B. Add memoization to the recursive solution to avoid recomputation.
C. Change the inner loop to iterate backwards from W down to weights[i].
D. Use a greedy approach selecting items with the highest value-to-weight ratio repeatedly.

Solution

  1. Step 1: Understand difference between 0/1 and unbounded knapsack

    In unbounded knapsack, items can be chosen multiple times, so dp[w] can be updated using dp[w - weights[i]] from the same iteration.
  2. Step 2: Identify correct iteration order

    Iterating forwards from weights[i] to W allows reuse of updated dp values within the same iteration, enabling multiple counts of the same item.
  3. Step 3: Why other options fail

    Backward iteration prevents multiple usage in one iteration (wrong for unbounded).

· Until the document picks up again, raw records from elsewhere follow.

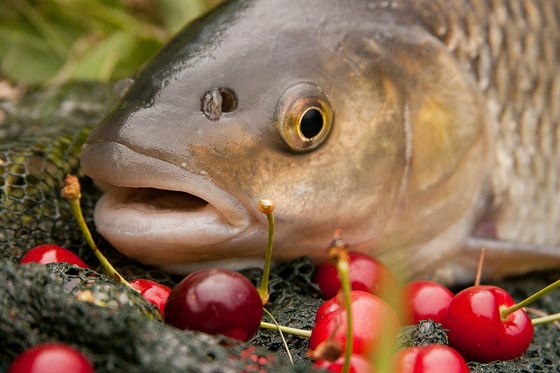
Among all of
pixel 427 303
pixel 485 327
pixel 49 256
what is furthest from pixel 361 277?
pixel 49 256

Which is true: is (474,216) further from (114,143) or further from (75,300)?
(75,300)

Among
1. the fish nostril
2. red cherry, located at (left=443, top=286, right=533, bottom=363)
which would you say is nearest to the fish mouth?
the fish nostril

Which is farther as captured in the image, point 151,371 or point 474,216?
point 474,216

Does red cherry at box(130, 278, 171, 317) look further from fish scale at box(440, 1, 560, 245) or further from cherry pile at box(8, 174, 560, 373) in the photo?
fish scale at box(440, 1, 560, 245)

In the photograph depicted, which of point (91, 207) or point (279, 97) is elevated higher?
point (279, 97)

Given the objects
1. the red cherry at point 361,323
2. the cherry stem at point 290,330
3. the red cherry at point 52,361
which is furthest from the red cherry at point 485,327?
the red cherry at point 52,361

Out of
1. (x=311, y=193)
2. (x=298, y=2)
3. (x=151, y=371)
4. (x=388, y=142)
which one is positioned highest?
(x=298, y=2)

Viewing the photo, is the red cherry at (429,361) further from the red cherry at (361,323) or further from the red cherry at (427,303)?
the red cherry at (427,303)

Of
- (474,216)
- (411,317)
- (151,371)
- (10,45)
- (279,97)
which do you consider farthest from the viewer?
(10,45)

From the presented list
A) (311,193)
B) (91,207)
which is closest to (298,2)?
(311,193)
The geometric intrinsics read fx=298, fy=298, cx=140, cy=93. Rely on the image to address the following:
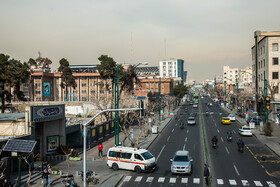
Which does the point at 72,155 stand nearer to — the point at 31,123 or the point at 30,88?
the point at 31,123

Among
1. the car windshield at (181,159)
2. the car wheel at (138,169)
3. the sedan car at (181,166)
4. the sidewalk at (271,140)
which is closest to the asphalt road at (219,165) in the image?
the car wheel at (138,169)

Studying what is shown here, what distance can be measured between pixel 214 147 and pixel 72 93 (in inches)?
3223

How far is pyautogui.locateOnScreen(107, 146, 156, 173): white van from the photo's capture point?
24.7m

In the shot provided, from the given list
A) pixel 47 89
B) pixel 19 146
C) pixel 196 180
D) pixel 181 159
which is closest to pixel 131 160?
pixel 181 159

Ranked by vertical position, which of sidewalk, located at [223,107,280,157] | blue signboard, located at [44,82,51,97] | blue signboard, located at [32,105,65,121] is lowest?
sidewalk, located at [223,107,280,157]

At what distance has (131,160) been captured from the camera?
82.7 feet

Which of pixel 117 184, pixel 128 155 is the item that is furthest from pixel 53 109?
pixel 117 184

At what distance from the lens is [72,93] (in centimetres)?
10981

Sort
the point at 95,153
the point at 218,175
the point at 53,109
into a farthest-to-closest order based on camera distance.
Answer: the point at 95,153
the point at 53,109
the point at 218,175

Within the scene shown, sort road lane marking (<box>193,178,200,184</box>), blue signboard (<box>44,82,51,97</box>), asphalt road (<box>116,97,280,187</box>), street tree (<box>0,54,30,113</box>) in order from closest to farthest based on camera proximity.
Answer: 1. road lane marking (<box>193,178,200,184</box>)
2. asphalt road (<box>116,97,280,187</box>)
3. street tree (<box>0,54,30,113</box>)
4. blue signboard (<box>44,82,51,97</box>)

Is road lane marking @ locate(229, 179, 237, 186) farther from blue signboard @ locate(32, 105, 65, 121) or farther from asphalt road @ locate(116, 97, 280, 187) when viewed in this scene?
blue signboard @ locate(32, 105, 65, 121)

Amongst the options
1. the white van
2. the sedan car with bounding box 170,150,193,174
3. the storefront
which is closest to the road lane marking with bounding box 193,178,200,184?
the sedan car with bounding box 170,150,193,174

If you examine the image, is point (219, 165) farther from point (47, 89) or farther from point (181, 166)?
point (47, 89)

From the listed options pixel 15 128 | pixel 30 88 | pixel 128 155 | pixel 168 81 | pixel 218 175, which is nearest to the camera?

Memoization helps but is not the direct fix. Greedy fails for 0/1 and unbounded knapsack except fractional case.
  4. Final Answer:

    Option A -> Option A
  5. Quick Check:

    Forward iteration enables unlimited item reuse [OK]
Hint: Unbounded knapsack requires forward iteration in dp updates [OK]
Common Mistakes:
  • Using backward iteration from 0/1 knapsack causes incorrect results.